Andover’s musicians often find themselves running from classes, to athletics, to ensemble rehearsals without a moment to breathe. For these students, it can be nearly impossible to pursue their art form because of the demanding, time-consuming nature of other activities at Andover. But as a school that encourages students to pursue all their interests, Andover should take advantage of the upcoming schedule changes to support students’ interests.

The Blue Book states that ensemble rehearsal time “is protected for students participating in musical ensembles; rehearsals take priority over any scheduled event (extracurricular, co-curricular or academic) on campus.” Few students and faculty, however, seem to be aware of this protected music rehearsal time, resulting in events or practices being scheduled in conflict with music rehearsal. Students must either choose to miss rehearsals or to skip these other events, neither of which is ideal.
Additionally, Andover’s athletic requirement poses a great conflict for student musicians. Musicians who participate in competitive athletics often have practices that extend late into the evening, cutting into their rehearsal time. Even LIFE sports pose conflicts as they might be scheduled at later hours to avoid location conflicts. When athletic practices do not interfere directly with rehearsal, though, students may still find that they must either skip dinner or arrive even later for music rehearsal, which is detrimental both to the student’s musical education and to the group, whose rehearsals are interrupted.

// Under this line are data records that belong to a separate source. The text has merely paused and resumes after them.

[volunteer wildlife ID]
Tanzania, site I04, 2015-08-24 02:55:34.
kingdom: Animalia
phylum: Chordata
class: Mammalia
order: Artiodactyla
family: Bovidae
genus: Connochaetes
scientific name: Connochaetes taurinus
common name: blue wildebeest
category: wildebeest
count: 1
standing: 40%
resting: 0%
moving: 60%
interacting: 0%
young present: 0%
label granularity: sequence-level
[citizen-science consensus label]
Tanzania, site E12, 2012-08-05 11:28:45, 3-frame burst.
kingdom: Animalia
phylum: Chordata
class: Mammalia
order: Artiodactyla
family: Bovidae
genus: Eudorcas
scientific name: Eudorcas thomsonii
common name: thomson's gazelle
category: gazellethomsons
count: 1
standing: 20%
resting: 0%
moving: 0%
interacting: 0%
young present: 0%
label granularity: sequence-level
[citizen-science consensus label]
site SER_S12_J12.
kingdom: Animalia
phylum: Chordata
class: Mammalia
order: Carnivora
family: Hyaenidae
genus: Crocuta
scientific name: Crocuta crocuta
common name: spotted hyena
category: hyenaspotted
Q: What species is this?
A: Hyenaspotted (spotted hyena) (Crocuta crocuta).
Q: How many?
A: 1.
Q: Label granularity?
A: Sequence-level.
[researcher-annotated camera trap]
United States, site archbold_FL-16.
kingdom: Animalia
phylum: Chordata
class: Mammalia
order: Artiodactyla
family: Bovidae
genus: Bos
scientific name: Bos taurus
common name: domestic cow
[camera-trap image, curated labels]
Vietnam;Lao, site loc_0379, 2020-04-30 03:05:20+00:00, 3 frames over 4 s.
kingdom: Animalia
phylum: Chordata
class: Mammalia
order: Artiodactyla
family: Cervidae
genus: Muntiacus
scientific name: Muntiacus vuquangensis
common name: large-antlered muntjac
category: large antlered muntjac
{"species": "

This sort of conflict is not exclusive to musicians. Andover students, by and large, participate in many extracurricular and athletic activities with conflicting meeting times. Music rehearsal conflicts point to a larger issue at Andover: we, as students, are often unable to pursue our interests with the rigor we would like because there is simply not enough time in the day. It is nearly impossible to complete all schoolwork thoroughly, attend athletic practices and participate in extracurricular activities, let alone get enough sleep and have fun with friends.

The 2014 Strategic Plan highlights “Empathy & Balance” as one of its Strategic Priorities, according to its website. The initiatives to support this goal include “further [incorporating] social-emotional learning into our educational program.” These initiatives, however, should extend to concrete advancements in the nature and organization of our schedules, such as enforced protected times beyond music rehearsals, clearer communication practices between teachers and leaders, a more manageable distribution of classes and more feasible homework assignments.

Of course, Andover was never going to be easy. We opted to attend this school because we want to work hard. But we are still teenagers, and this level of stress and work is inevitably unsustainable and unhealthy. We hope that the new schedule changes the faculty members have worked so hard on will actually reflect the goals of “Empathy and Balance,” thereby allowing us to work hard without sacrificing our well-being.

This editorial represents the views of The Phillipian Editorial Board CXXXVIII.